The records below are to be reproduced exactly, and no picture should appear in the copy.

[Provided data Boundary: Start]

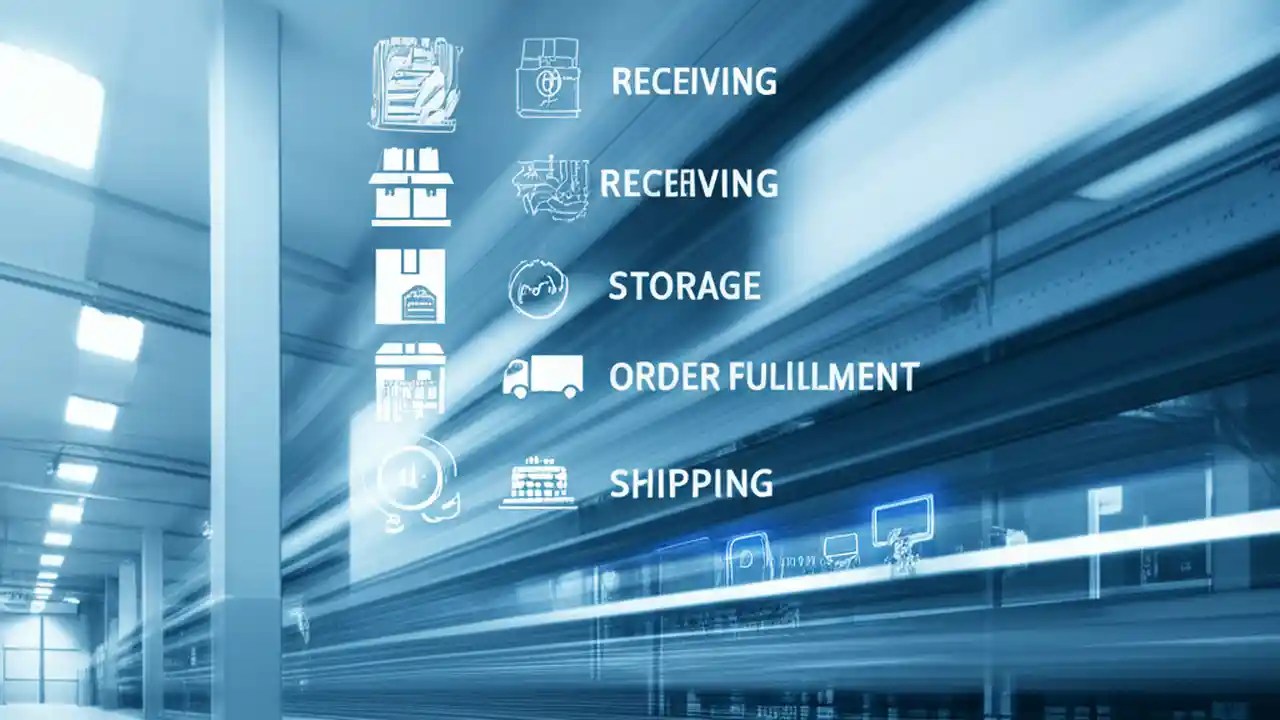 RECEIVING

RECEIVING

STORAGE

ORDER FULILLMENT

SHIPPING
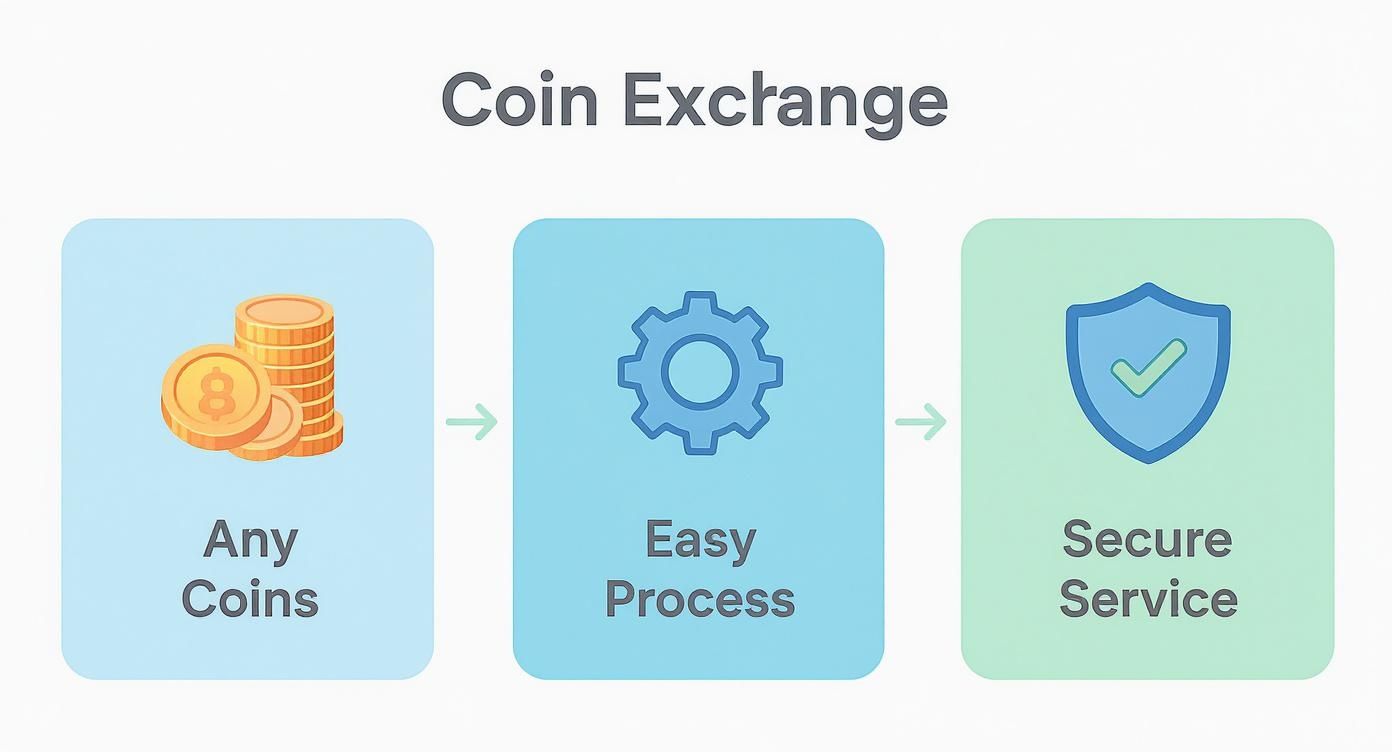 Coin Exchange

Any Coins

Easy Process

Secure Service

[Provided data Boundary: End]

» Task result:
 RECEIVING

RECEIVING

STORAGE

ORDER FULILLMENT

SHIPPING
 Coin Exchange

Any Coins

Easy Process

Secure Service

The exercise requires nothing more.